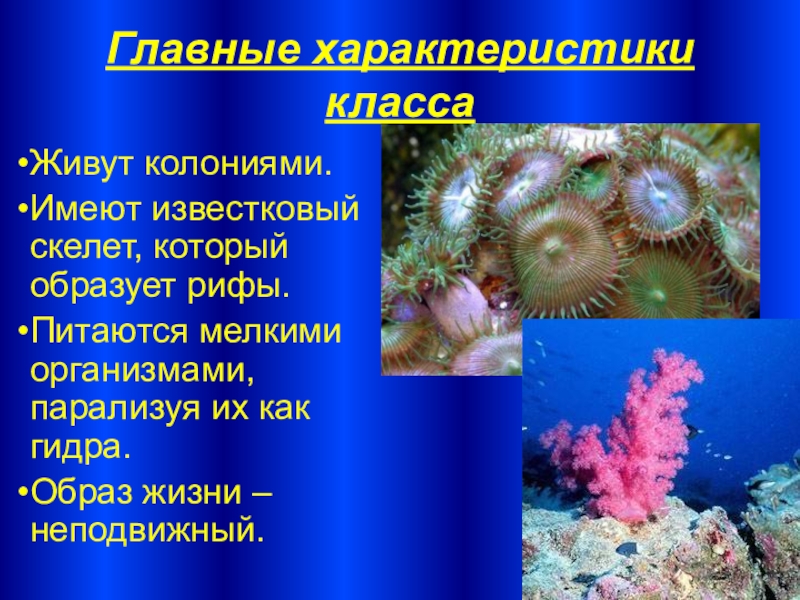 Главные характеристики класса

•Живут колониями.

•Имеют известковый скелет, который образует рифы.

•Питаются мелкими организмами, парализуя их как гидра.

•Образ жизни – неподвижный.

··········

*BRIEF*:
Exactly as they appear, print the lines from the one holding "который образует рифы." through the final line of the entries, and no others.

*EXERCISE OUTPUT*:
•Имеют известковый скелет, который образует рифы.

•Питаются мелкими организмами, парализуя их как гидра.

•Образ жизни – неподвижный.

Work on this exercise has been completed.